_PROBLEM DETAILS_
Each entry below should be output exactly, apart from its images.

Excerpts from a dataset:

::::::::::

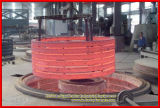 Carburizing Furnace Heat Treatment Furnace of Pit Furnace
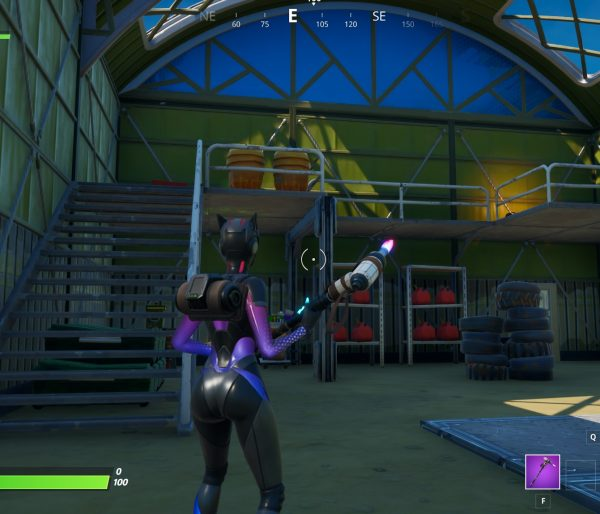 Fortnite Chapter 2 Where To Find The Letter N Vg247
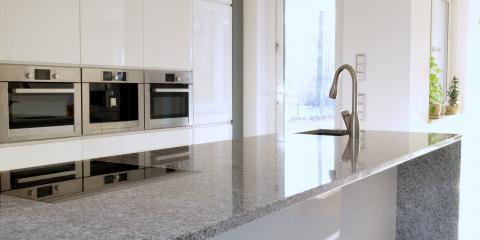 How to Better Maintain Your Granite Countertop, Nunda, New York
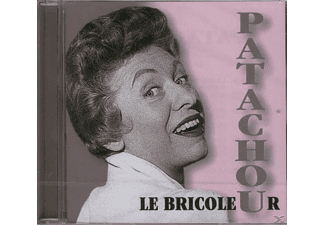 Patachou - Le Bricoleur - (CD)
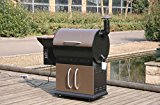 Wood-Pellet-Grill-and-Smoker-679-sq-in-BBQ-with-Digital-Controls-22K-BTU-Barbecue-Smoker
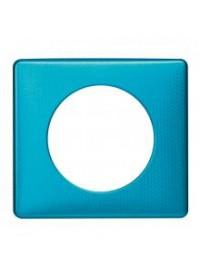 Plaque céliane - Métal - Blue Snake - Legrand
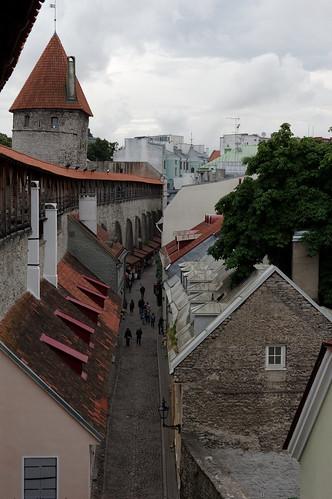 Tallinn-110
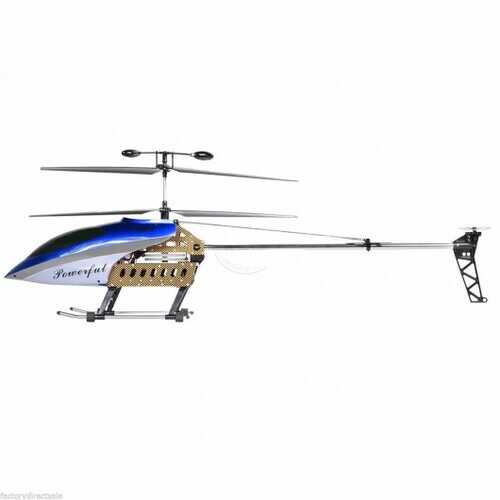 "42 Inch 2 Speed GT QS8005 3.5 Ch 42"" RC Helicopter Builtin GYRO NEW VERSION Blue - Color: Blue"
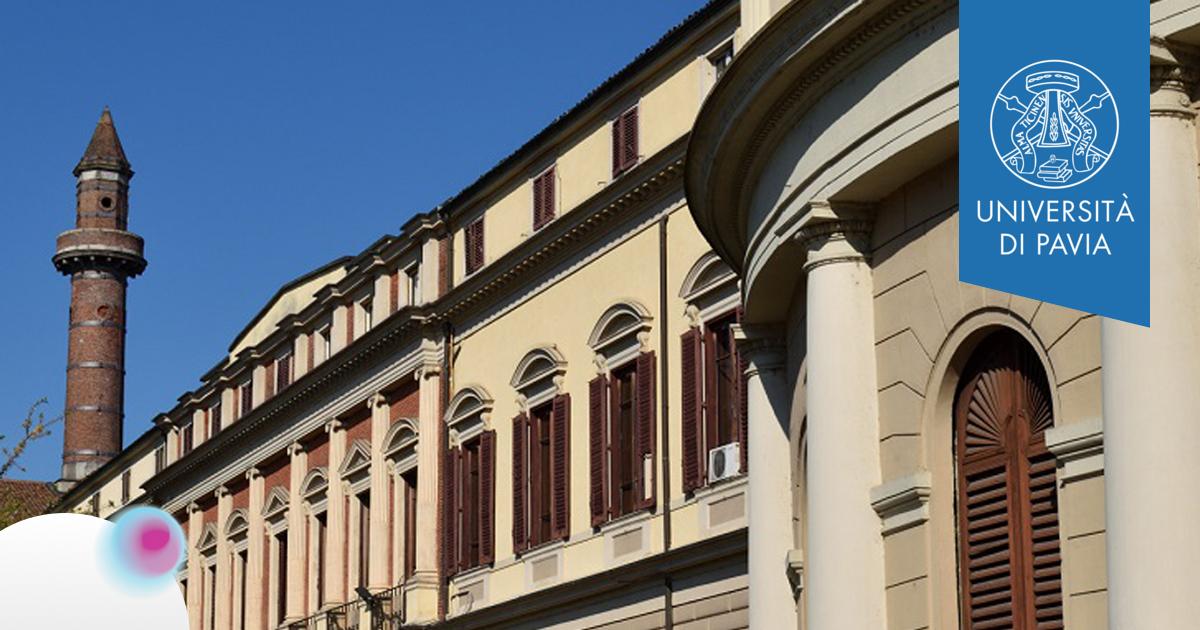 Kosmos, il nuovo Museo di Storia Naturale dell'Università di Pavia, sceglie Iride come partner strategico per la comunicazione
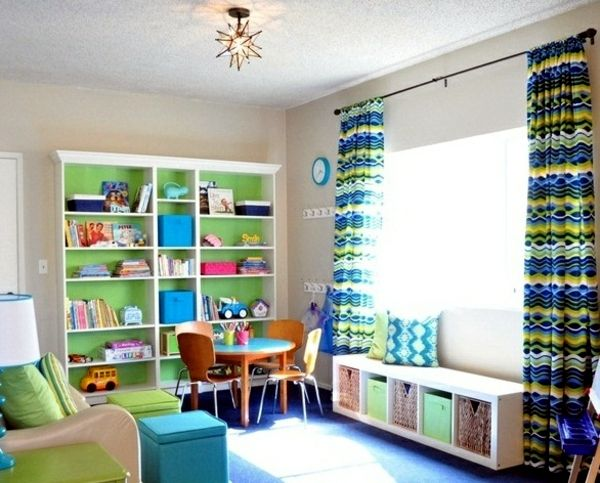 Playroom guest room combo google search playroom guest - Kids game room ideas ...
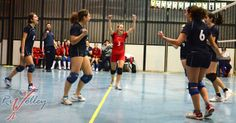 Perosa Argentina, 30 novembre 2012 - 1DF Val Chisone vs Rivolley - #rivolley #rivoli #volley #pallavolo #norivolleynoparty #senzaparole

::::::::::

_EXERCISE SOLUTION_
 Carburizing Furnace Heat Treatment Furnace of Pit Furnace
 Fortnite Chapter 2 Where To Find The Letter N Vg247
 How to Better Maintain Your Granite Countertop, Nunda, New York
 Patachou - Le Bricoleur - (CD)
 Wood-Pellet-Grill-and-Smoker-679-sq-in-BBQ-with-Digital-Controls-22K-BTU-Barbecue-Smoker
 Plaque céliane - Métal - Blue Snake - Legrand
 Tallinn-110
 "42 Inch 2 Speed GT QS8005 3.5 Ch 42"" RC Helicopter Builtin GYRO NEW VERSION Blue - Color: Blue"
 Kosmos, il nuovo Museo di Storia Naturale dell'Università di Pavia, sceglie Iride come partner strategico per la comunicazione
 Playroom guest room combo google search playroom guest - Kids game room ideas ...
 Perosa Argentina, 30 novembre 2012 - 1DF Val Chisone vs Rivolley - #rivolley #rivoli #volley #pallavolo #norivolleynoparty #senzaparole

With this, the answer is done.